Hedenmorgen trof ik op mijn kantoor de brief van Nma d.d. 29 okt. 2010 no. 6965/B89 aan met bijlage van de NNI d.d. 26 oktober 2010.

Vooreerst wordt opgemerkt dat t.a.v. ontvankelijkheidcriteria i.c. van belang is dat reclamanten zich beroepen op art 13 EVRM inhoudende dat een rechtsgang een effectieve remedie dient te zijn in de zin van het door Nederland geratificeerde verdrag. Het prioriteitsbeginsel kan i.c. geen opgeld doen nu het Hof reeds heeft bepaald dat de administratiefrechtelijke bezwaarschriftenfase kan worden aangemerkt als begin van procesgang welke valt onder de eerbiedigende werking van art 6 EVRM . In die zin is het beroep van de geachte tegenpleiter van het NNI op jurisprudentie van het CBB d.d. 4 november 1998 achterhaald.

Rechtens is niet van belang het gestelde door de gemachtigde van NNI doch het gegeven dat art 17 van de NNI-stichtingsstatuten het openbaarheidvereiste van de codificatie terzijde schuift. De tarieven conflicteren in die zin dat het zijdens reclamanten wordt aangemerkt als een handelsbelemmering. De vraag is de Kombiplast BV en BAWA daardoor rechtstreeks in hun wettelijke te beschermen belangen worden geraakt. Het antwoord is ja en zulks is uitvoerig gemotiveerd in het bezwaarschrift. Reclamanten hebben dagelijks met verwezen NEN-normen te maken.. Nu zulks onomstotelijk vaststaat zijn beide reclamanten belanghebbende in de zin van de Awb. Het al of niet voorkomen van de namen van reclamanten op de NNI-klantenlijst is in casu volstrekt irrelevant.

De stelling op blz, 2 eerste alinea onder ?beoordeling? dat het Nma niet bevoegd is om te bepalen of het de NEN-normen een algemeen verbindend karakter hebben is niet geheel juist.
Als juist moet worden aangemerkt dat zulks wel geld voor de niet verwezen NEN-normen (normen afstelling tussen privaatrechtelijke partijen) doch dat zulks niet opgaat voor de verwezen NEN-normen. Het Nma is een bestuursorgaan in de zin van de Awb en zij dient o.g.v. het zorgvuldigheidsvereiste dit nader te onderzoeken alvorens zij ex-nunc in heroverweging op het bezwaarschrift beslist. Het feit dat er zaken onder de rechter zijn ontslaat het Nma als bestuursorgaan niet van haar wettelijke onderzoeksplicht.

────────

■ UIT TE VOEREN OPDRACHTEN ■
• 1. Kopieer uit het tekstfragment over de NEN-normen het stuk vanaf "Hedenmorgen trof ik" tot en met "november 1998 achterhaald.".
• 2. Schrijf het vervolg op het tekstfragment over de NEN-normen, te beginnen na de laatste zin ervan.

────────

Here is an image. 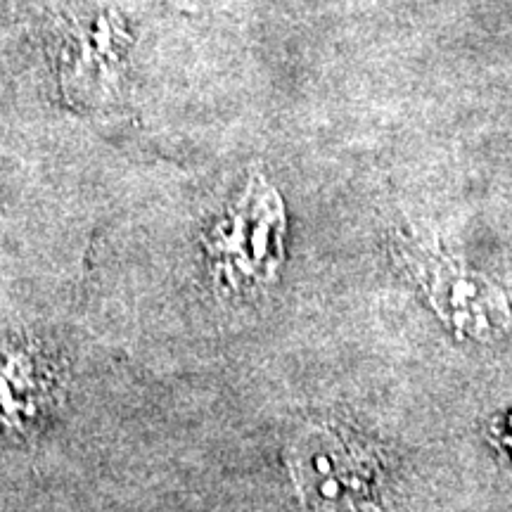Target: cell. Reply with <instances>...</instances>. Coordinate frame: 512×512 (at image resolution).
I'll use <instances>...</instances> for the list:
<instances>
[{
    "mask_svg": "<svg viewBox=\"0 0 512 512\" xmlns=\"http://www.w3.org/2000/svg\"><path fill=\"white\" fill-rule=\"evenodd\" d=\"M290 470L309 512H377L380 465L363 446L316 427L290 448Z\"/></svg>",
    "mask_w": 512,
    "mask_h": 512,
    "instance_id": "6da1fadb",
    "label": "cell"
},
{
    "mask_svg": "<svg viewBox=\"0 0 512 512\" xmlns=\"http://www.w3.org/2000/svg\"><path fill=\"white\" fill-rule=\"evenodd\" d=\"M280 230H283V207L268 185L249 188L238 211L216 230V252L228 268L226 275L233 280L240 264L242 249L245 268L242 278H264L275 261L280 259Z\"/></svg>",
    "mask_w": 512,
    "mask_h": 512,
    "instance_id": "7a4b0ae2",
    "label": "cell"
}]
</instances>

────────

■ ANTWOORDEN OPDRACHTEN ■
• 1.
Hedenmorgen trof ik op mijn kantoor de brief van Nma d.d. 29 okt. 2010 no. 6965/B89 aan met bijlage van de NNI d.d. 26 oktober 2010.

Vooreerst wordt opgemerkt dat t.a.v. ontvankelijkheidcriteria i.c. van belang is dat reclamanten zich beroepen op art 13 EVRM inhoudende dat een rechtsgang een effectieve remedie dient te zijn in de zin van het door Nederland geratificeerde verdrag. Het prioriteitsbeginsel kan i.c. geen opgeld doen nu het Hof reeds heeft bepaald dat de administratiefrechtelijke bezwaarschriftenfase kan worden aangemerkt als begin van procesgang welke valt onder de eerbiedigende werking van art 6 EVRM . In die zin is het beroep van de geachte tegenpleiter van het NNI op jurisprudentie van het CBB d.d. 4 november 1998 achterhaald.

• 2.
Het deel van de activiteiten van het NNI dat te maken heeft met de niet-verwezen NEN-normen dienen te worden aangemerkt als economische activiteiten. Doch zulks geldt idem voor dat deel van de activiteiten die te maken hebben met de verwezen NEN-normen. T.a.v. beide voornoemde activiteiten valt het NNI als een onderneming in de zin van de Mw aan te merken. In casus is m.b.t. het laatstgenoemde deel sprake van een bestuursorgaan die zich als onderneming gedraagt. Dit wordt deels miskend door het Nma in haar beschikking d.d. 31 augustus 2010. De Nma dient in de beschikking op bezwaar aan te geven wat de juridische status van het NNI m.b.t het activiteteitendeel t.a.v. verwezen NEN-ormen. (PBO of publiekrechtelijke instelling zoals bedoeld in het EG-verdrag zoals bij woningcorporatie enz. enz. )

De privaatrechtelijke overeenkomst tussen de Staat der Nederlanden en het NNI afgesloten de dato 29 februari 2009 is niet tot stand gekomen via Europese aanbesteding of nationale aanbesteding in de zin van het EG-verdrag. (zie jurisprudentie stadion AZ- Alkmaar )
Voornoemde overeenkomst is derhalve onverbindend van aard nu het door het Nma gestelde wettelijke monopolie niet op een wijze ingevolge het Europese recht tot stand is gekomen.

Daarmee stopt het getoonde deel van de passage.